**Данные, извлечённые из коллекции:**
______________________________

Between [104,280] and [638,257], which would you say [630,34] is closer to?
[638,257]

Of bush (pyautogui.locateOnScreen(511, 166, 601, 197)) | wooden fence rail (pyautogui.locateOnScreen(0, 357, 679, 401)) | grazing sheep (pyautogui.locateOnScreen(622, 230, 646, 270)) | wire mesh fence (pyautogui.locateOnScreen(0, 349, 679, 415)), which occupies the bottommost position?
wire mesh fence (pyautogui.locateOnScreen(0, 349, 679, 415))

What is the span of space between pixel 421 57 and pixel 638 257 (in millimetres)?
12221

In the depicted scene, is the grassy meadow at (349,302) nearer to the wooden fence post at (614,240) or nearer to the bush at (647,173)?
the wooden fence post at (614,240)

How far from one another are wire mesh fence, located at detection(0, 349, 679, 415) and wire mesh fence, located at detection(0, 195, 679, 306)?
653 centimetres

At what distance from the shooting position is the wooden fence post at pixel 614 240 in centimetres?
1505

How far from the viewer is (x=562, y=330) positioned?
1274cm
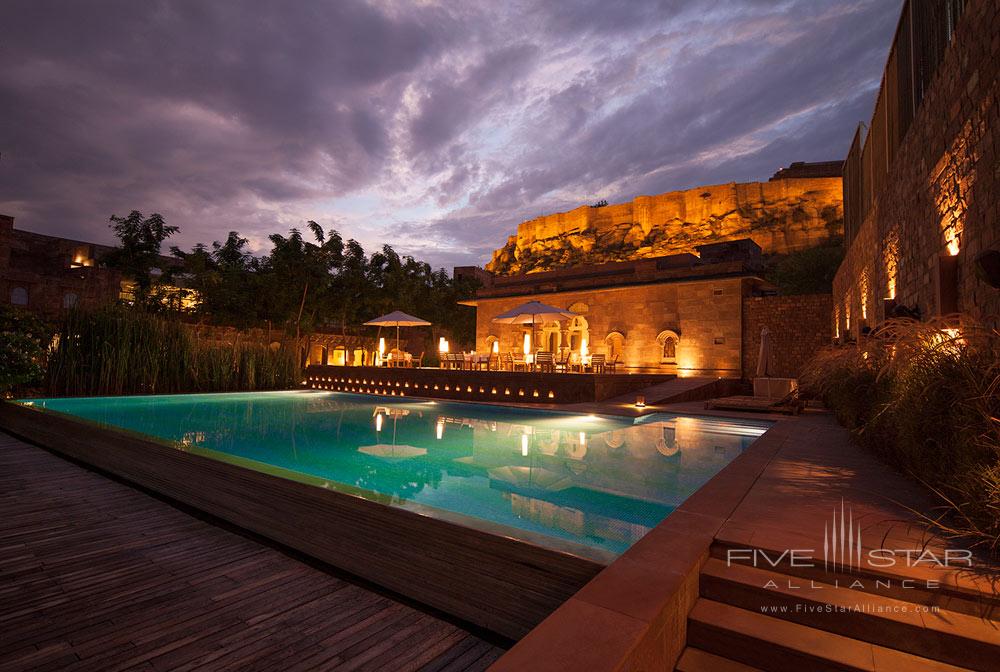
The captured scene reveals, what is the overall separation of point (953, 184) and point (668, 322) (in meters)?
11.1

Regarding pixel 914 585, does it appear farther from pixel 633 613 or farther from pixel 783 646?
pixel 633 613

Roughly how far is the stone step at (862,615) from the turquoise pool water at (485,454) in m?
0.61

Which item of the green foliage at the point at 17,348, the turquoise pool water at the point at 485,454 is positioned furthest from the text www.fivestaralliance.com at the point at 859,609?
the green foliage at the point at 17,348

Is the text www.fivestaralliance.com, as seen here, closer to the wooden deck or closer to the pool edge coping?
the pool edge coping

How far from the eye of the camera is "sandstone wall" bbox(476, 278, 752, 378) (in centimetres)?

______________________________

**Короткая задача:**
Продублируйте строки от той, что содержит «In the depicted», до конца данных включительно. Изображения в ответ не включайте.

**Ответ на упражнение:**
In the depicted scene, is the grassy meadow at (349,302) nearer to the wooden fence post at (614,240) or nearer to the bush at (647,173)?
the wooden fence post at (614,240)

How far from one another are wire mesh fence, located at detection(0, 349, 679, 415) and wire mesh fence, located at detection(0, 195, 679, 306)?
653 centimetres

At what distance from the shooting position is the wooden fence post at pixel 614 240 in centimetres?
1505

How far from the viewer is (x=562, y=330) positioned?
1274cm
The captured scene reveals, what is the overall separation of point (953, 184) and point (668, 322) (in meters)?
11.1

Regarding pixel 914 585, does it appear farther from pixel 633 613 or farther from pixel 783 646?
pixel 633 613

Roughly how far is the stone step at (862,615) from the turquoise pool water at (485,454) in m?
0.61

Which item of the green foliage at the point at 17,348, the turquoise pool water at the point at 485,454 is positioned furthest from the text www.fivestaralliance.com at the point at 859,609?
the green foliage at the point at 17,348

Is the text www.fivestaralliance.com, as seen here, closer to the wooden deck or closer to the pool edge coping?
the pool edge coping

How far from the eye of the camera is "sandstone wall" bbox(476, 278, 752, 378) (in centimetres)?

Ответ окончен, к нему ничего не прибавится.